Enver abiler buyurdular ki;
Bir hadis-i şerifte Peygamber efendimiz ‘aleyhissalatü vesselam’ buyuruyorlar ki; Allahü azimüşşânı unutarak, Onun kullarına, sevap bekleyerek iyilik yapmayı unutanlar, sırf servet ve şöhret için dünyayı ma’mur etmeye uğraşanlar olmasaydı, bu dünya harap olurdu. Dolayısıyla, ahmak insanlar dünyayı ma’mur ederler. Hepsi böyle midir? Eğer Allahın kullarına iyilik etmeyi düşünüyorsa, bundan sevap kazanmayı bekliyorsa, helal olsun.

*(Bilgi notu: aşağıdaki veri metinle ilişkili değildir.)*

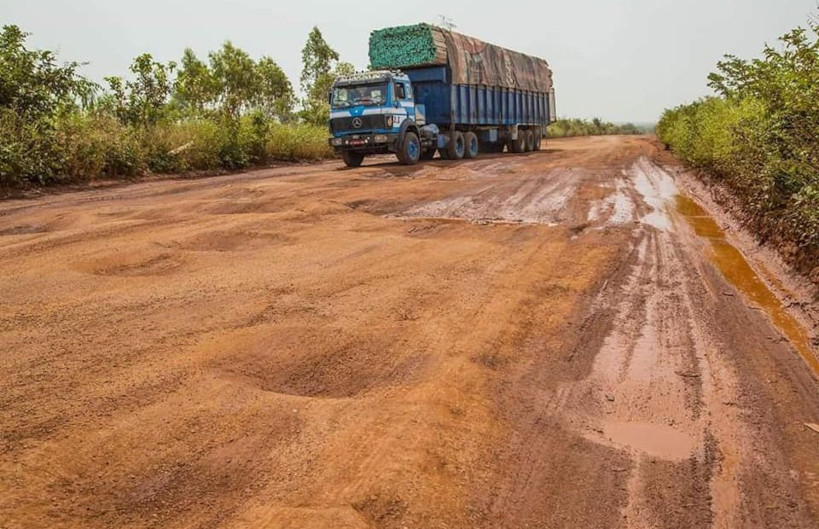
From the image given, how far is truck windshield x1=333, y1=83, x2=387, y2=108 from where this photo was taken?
58.6 ft

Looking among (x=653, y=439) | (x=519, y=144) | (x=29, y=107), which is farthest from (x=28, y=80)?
(x=519, y=144)

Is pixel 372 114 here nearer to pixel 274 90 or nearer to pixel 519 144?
pixel 519 144

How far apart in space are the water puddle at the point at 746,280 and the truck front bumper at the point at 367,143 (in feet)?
29.6

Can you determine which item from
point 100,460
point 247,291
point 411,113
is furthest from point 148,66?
point 100,460

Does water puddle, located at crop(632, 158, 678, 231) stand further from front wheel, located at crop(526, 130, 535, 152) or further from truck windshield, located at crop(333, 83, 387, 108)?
front wheel, located at crop(526, 130, 535, 152)

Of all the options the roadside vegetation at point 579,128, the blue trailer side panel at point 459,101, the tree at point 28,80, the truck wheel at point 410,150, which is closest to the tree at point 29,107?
the tree at point 28,80

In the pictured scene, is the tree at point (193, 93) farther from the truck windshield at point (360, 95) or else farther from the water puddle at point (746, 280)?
the water puddle at point (746, 280)

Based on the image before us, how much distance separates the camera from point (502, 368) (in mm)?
4070

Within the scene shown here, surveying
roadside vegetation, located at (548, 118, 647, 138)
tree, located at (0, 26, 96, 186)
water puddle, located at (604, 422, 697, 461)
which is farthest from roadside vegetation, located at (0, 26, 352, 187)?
roadside vegetation, located at (548, 118, 647, 138)

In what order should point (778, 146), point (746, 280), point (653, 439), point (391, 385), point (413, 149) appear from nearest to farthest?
point (653, 439)
point (391, 385)
point (746, 280)
point (778, 146)
point (413, 149)

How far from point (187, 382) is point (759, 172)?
839 cm

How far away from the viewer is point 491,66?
78.3 feet

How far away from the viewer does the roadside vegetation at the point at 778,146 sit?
21.1ft

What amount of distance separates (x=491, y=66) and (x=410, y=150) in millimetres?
7244
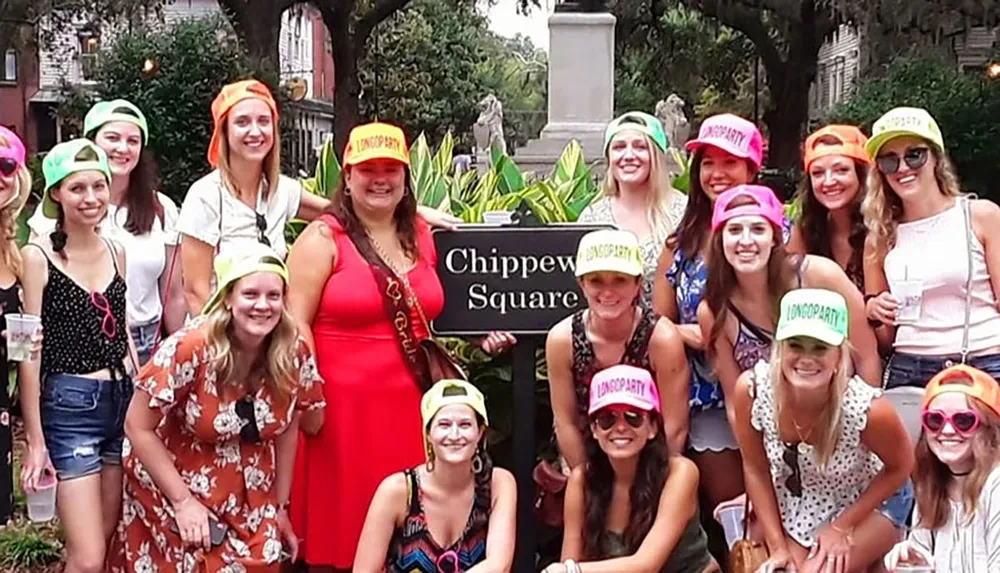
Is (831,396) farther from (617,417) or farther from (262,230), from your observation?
(262,230)

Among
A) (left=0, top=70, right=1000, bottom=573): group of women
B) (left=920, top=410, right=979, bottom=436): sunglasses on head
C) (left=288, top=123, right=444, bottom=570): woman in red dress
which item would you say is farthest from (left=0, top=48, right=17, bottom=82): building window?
(left=920, top=410, right=979, bottom=436): sunglasses on head

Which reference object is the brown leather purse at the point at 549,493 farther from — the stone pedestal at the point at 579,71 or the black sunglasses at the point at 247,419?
the stone pedestal at the point at 579,71

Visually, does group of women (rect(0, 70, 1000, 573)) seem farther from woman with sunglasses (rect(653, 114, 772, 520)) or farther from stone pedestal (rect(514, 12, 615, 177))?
stone pedestal (rect(514, 12, 615, 177))

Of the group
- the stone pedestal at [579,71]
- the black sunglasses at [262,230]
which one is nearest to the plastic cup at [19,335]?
the black sunglasses at [262,230]

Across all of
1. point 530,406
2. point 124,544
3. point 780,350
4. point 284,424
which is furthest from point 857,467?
point 124,544

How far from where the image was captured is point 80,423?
3.87 meters

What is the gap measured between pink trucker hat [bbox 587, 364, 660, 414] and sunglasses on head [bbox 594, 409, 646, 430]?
27 mm

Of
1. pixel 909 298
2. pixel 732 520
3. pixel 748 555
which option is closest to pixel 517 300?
pixel 732 520

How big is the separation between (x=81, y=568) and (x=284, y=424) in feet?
2.79

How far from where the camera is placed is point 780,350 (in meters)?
3.38

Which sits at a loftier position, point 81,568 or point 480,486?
point 480,486

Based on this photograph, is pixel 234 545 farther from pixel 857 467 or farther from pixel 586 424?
pixel 857 467

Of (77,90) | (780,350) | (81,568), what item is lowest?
(81,568)

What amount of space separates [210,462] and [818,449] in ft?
5.78
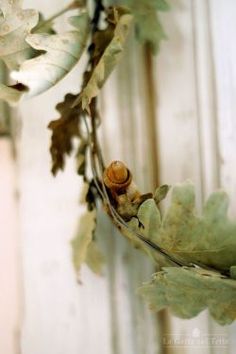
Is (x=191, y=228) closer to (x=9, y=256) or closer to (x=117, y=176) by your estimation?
(x=117, y=176)

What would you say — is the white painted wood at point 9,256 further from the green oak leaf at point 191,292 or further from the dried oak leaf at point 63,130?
the green oak leaf at point 191,292

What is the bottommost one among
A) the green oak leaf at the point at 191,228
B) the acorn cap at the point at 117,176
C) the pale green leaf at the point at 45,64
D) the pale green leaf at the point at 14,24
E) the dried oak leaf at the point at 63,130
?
the green oak leaf at the point at 191,228

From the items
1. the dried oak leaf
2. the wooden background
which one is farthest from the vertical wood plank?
the dried oak leaf

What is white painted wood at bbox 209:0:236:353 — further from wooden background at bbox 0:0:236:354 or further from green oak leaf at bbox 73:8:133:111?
green oak leaf at bbox 73:8:133:111

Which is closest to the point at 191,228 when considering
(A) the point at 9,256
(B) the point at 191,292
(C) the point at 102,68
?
(B) the point at 191,292

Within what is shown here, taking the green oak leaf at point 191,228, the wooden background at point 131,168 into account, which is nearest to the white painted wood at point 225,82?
the wooden background at point 131,168

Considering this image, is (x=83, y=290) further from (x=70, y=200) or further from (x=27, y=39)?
(x=27, y=39)
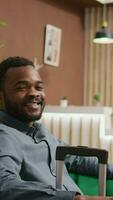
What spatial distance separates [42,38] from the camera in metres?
5.65

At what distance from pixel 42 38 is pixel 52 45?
0.20 metres

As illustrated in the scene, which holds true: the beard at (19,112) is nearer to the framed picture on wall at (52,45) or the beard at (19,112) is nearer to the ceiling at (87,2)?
the framed picture on wall at (52,45)

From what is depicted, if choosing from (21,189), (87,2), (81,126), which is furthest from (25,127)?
(87,2)

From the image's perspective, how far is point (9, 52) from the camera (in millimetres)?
5027

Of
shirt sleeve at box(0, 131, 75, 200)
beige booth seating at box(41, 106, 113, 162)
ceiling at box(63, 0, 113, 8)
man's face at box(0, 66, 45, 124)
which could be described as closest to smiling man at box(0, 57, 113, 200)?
man's face at box(0, 66, 45, 124)

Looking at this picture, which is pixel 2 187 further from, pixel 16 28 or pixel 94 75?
pixel 94 75

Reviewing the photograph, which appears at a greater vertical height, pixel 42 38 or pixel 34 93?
pixel 42 38

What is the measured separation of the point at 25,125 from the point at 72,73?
458 cm

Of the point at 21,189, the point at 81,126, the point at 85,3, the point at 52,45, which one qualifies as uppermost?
the point at 85,3

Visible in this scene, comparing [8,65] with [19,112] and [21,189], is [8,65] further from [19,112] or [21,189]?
[21,189]

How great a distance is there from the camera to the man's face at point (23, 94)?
1755mm

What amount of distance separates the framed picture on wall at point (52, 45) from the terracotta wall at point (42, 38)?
0.22 feet

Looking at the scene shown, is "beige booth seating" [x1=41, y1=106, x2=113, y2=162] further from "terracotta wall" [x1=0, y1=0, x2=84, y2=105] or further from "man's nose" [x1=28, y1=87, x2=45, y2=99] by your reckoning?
"man's nose" [x1=28, y1=87, x2=45, y2=99]

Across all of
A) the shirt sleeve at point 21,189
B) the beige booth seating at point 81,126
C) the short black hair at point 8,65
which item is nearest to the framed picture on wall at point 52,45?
the beige booth seating at point 81,126
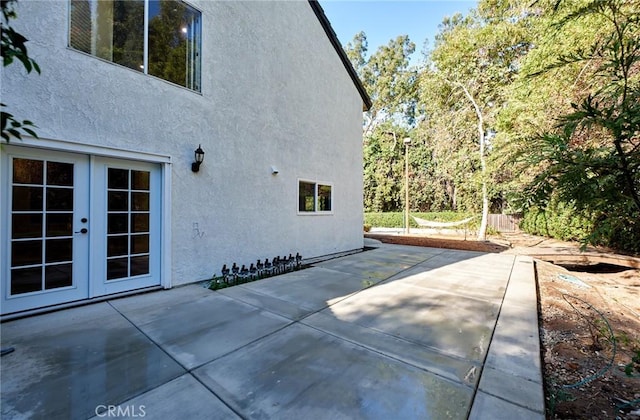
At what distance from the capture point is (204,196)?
4527 millimetres

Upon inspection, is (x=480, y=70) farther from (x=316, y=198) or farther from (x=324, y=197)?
(x=316, y=198)

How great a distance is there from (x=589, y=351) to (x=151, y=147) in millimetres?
5611

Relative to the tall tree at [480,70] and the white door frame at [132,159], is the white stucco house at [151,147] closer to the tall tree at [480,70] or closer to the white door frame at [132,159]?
the white door frame at [132,159]

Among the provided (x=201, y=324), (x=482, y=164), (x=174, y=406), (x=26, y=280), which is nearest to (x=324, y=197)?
(x=201, y=324)

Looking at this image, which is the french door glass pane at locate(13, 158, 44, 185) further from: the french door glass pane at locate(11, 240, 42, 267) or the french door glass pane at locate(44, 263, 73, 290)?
the french door glass pane at locate(44, 263, 73, 290)

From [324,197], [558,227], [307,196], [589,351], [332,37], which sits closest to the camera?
[589,351]

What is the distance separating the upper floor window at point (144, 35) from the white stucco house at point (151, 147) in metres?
0.01

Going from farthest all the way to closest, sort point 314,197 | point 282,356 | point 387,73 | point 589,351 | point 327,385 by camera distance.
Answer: point 387,73
point 314,197
point 589,351
point 282,356
point 327,385

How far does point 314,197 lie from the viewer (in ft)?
22.4

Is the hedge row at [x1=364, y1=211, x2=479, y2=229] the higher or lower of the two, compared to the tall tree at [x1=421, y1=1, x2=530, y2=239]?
lower

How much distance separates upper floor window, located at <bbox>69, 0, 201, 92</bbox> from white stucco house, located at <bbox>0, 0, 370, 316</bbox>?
15 millimetres

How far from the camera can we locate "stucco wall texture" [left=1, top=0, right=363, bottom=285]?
3193 mm

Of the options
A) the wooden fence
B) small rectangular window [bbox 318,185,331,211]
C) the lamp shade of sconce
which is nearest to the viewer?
the lamp shade of sconce

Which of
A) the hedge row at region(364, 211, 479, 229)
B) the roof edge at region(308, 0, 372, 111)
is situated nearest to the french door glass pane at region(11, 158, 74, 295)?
the roof edge at region(308, 0, 372, 111)
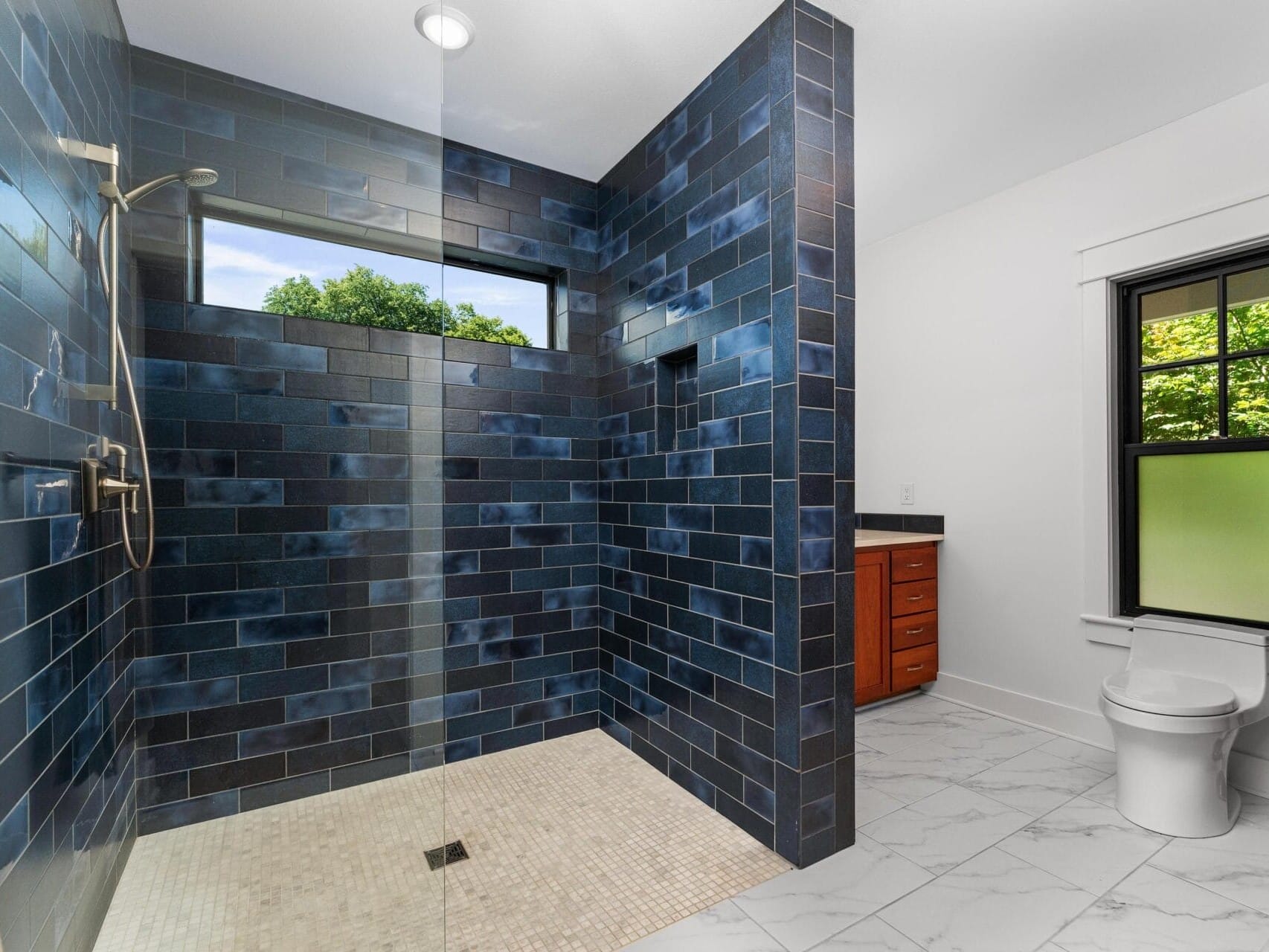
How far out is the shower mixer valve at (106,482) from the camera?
4.47 feet

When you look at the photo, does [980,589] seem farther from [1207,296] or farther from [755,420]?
[755,420]

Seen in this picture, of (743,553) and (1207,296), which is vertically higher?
(1207,296)

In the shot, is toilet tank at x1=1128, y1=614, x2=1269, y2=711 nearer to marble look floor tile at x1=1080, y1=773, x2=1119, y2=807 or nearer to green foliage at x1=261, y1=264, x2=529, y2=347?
marble look floor tile at x1=1080, y1=773, x2=1119, y2=807

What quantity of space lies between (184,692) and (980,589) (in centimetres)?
332

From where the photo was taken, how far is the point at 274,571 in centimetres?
171

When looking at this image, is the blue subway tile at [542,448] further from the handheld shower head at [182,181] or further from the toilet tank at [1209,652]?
the toilet tank at [1209,652]

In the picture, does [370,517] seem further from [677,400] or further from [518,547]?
[677,400]

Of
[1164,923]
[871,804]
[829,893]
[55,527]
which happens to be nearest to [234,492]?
[55,527]

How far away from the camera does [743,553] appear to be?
79.7 inches

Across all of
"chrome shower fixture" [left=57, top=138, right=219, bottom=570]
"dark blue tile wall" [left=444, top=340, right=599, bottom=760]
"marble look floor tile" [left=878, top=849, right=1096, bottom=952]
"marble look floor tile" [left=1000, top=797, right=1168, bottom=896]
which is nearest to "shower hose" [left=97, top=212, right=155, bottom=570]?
"chrome shower fixture" [left=57, top=138, right=219, bottom=570]

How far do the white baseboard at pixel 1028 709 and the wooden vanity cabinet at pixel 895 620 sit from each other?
12 centimetres

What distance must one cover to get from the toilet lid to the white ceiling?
197 centimetres

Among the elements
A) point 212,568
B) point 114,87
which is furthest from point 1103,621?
point 114,87

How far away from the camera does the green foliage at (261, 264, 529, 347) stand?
5.49ft
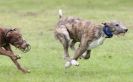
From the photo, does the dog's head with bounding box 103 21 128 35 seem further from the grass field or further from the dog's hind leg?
the dog's hind leg

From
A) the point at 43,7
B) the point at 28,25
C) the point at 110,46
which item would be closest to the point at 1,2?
the point at 43,7

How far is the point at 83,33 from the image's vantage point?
13.9 metres

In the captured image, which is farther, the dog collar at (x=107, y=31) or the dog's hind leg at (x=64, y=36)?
the dog's hind leg at (x=64, y=36)

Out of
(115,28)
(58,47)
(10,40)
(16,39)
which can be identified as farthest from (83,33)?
(58,47)

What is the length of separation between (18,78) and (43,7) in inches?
1012

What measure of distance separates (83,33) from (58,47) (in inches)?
246

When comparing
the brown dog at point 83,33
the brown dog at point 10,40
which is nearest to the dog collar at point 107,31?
the brown dog at point 83,33

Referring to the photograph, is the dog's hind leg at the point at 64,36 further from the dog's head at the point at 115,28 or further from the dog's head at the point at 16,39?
the dog's head at the point at 16,39

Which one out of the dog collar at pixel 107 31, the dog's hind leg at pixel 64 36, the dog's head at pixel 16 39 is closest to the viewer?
the dog's head at pixel 16 39

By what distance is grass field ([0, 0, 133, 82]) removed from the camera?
13146 mm

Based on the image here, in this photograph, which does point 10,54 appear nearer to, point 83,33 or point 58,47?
point 83,33

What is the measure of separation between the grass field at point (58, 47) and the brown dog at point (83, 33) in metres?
0.51

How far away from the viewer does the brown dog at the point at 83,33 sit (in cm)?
1352

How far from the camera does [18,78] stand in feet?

Bir de kafasında ne servet ne de şöhret olmayanlar var. Eğer dünya bunlarla dolu olsaydı, kimse bir taş üzerine taş koymazdı.
Allahü azimüşşân kalbi kırıkların yanındadır. Bu, hasta olur, borçlu olur, üzgün olur, bezgin olur, ama Allaha yakın olur. Bir eli yağda, bir eli balda olup, tek derdi onları yemek olanla, Allah diye inleyen bir olur mu? İster Ermeni olsun, ister Yahudi olsun, ister Rum olsun, kalbi kırıkların duası alınmalı, bedduasından da Allaha sığınmalı. Mazlûmun kalbi kırık olduğu için, Allaha çok yakındır, onların bedduasından Allaha sığınmalıdır. Mü’min, kimsenin ayağına basmaz.